The first thing I wrote was a story, left untitled by the way, about a girl who wanted to part of a circus. She had to have the aid of some talking horses who helped her learn to do back flips off the their backs, then once she became famous in the circus the girl forgot about the horses who helped her. Yes, that's slightly weird. The second thing I remember writing was at around eight years old called 'Golden Fairies and Mortal Men' which was an epic tale of a princess fairy who fell in love with a mortal man against the kingdom's wishes; he then went through some dangerous thorn thickets and a desert to have her hand in marriage! It was about 10 to 15 pages long, bad spelling, and some places that just make no sense at all. Haha.


----------



## funnygirl (Aug 19, 2010)

The first story I wrote for pure enjoyment was 'Journey of a Raindrop' all about... the journey of a raindrop, from cloud to rivers back to cloud.  I few weeks later, a children's author came to our school to give a talk.  I don’t remember her name, or anything she talked about only this one comment.
"You have to be creative; no-one wants to read the journey of a postage stamp."
I was crushed.


----------



## The Backward OX (Aug 19, 2010)

I’m not sure if this was the first but it’s the one I remember: at about the age of twelve, I wrote an epistle-type thingy to the girl of my dreams. IIRC it was all about wanting to get into her pants. Some things never change.:roll:


Oh, yeah, and my dad found it and suggested I tear it up.


----------



## Mike (Aug 19, 2010)

I was seventeen when I wrote my first story. It was meant to be a book. I had it all planned out - I was going to turn it into a trilogy. It was called "The Crusaders" - science fiction, involving a pendant, a prophesy, and characters much like you would find on the A-Team. I wrote around 55,000 words, and was only on chapter four when I stopped and began something else. It was a bit too descriptive, I think...

I don't know what happend to it. It's saved on some floppy disks somewhere.... I still have the plot and scene in my head. I might go back to it one day, just for shiggles.


----------



## ThePinkBookworm (Aug 19, 2010)

I used to love the American Girl Series, so I began to write my own series about a girl in a mining town in the early 1900s.  I wrote the rough draft, and I was about 10.  I still have it in a folder, and I think that it would be interesting to go back and work on it at some point.


----------



## garza (Aug 19, 2010)

Mike - Do go back to it by all means. Anyone who can come up with 'shiggles' has what it takes to be a writer. I've used the original expression all my life and never thought of making one word of it. Is that original with you?

Plus your idea sounds interesting.


----------



## Mike (Aug 19, 2010)

Garza, I might do that once I finish The Sock Affair, which is near completion (four more chapters), and after the next book. I'd really have to clean up the plot and develop some better characters. The main character is a late-teenaged girl who has never been outside. The story, as I remember it, starts with her sneaking onto a balcony...and getting recognized.

I may have come up with shiggles. I wouldn't be surprised if I didn't. I apply it in writing often enough. "Shits and giggles" is a well known expression, and the connection might have occured to someone else.
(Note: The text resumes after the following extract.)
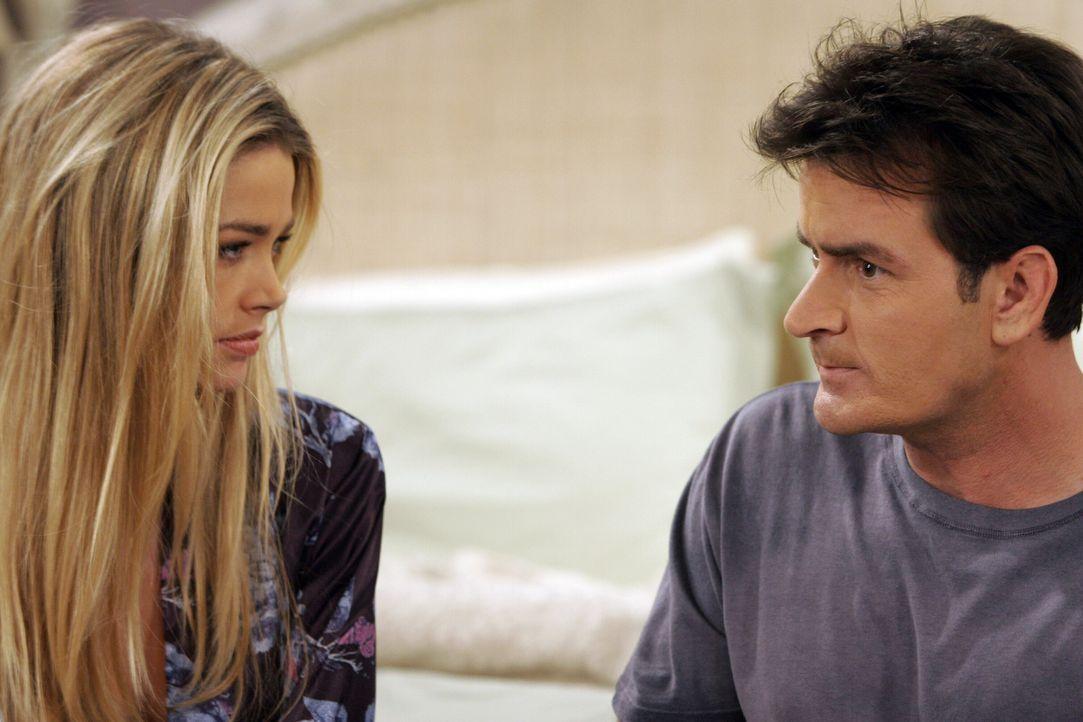 Charlie (Charlie Sheen, r.) sieht seine Chance gekommen, mit Lisa (Denise Richards, l.) ins Bett zu hüpfen und redet sich ein, dass er eine dauerhaf... - Bildquelle: Warner Brothers Entertainment Inc.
Use it if you like. It's fun.


----------



## lilac_kisses (Aug 20, 2010)

My very first one... was before I could technically write. I had to get my Mom to write it down for me. It was something about the long life friendship between a girl and her horse.  The first one I wrote for myself was about a book at the library that no one would ever check out because it had no title, and thus the book was sad. Then a girl finds it, discovers it is the most wonderful book of all times, writes in a title and it is suddenly immensely popular. Ah. Cute little writer children.


----------



## Jayrock77 (Aug 20, 2010)

It was in fact Fan Fiction. My first ever original story was about a house with a million rooms, each containing something different, it also had a creepy butler.


----------



## Fox80 (Aug 20, 2010)

At six years old I wrote "Karl and the Truck." It was about a hijacked semi. Kind of a funny thing for a kid to write.


----------



## Motley (Aug 20, 2010)

The first story I am aware of writing was "The Cow." It was about a giant orange cow that ate a city and was illustrated in crayon quite nicely. A giant spotted orange cow was nom-noming on the top of a skyscraper while a few stick people ran around with their hands in the air below. The story is only 5 sentences long and ends with, "All the people died."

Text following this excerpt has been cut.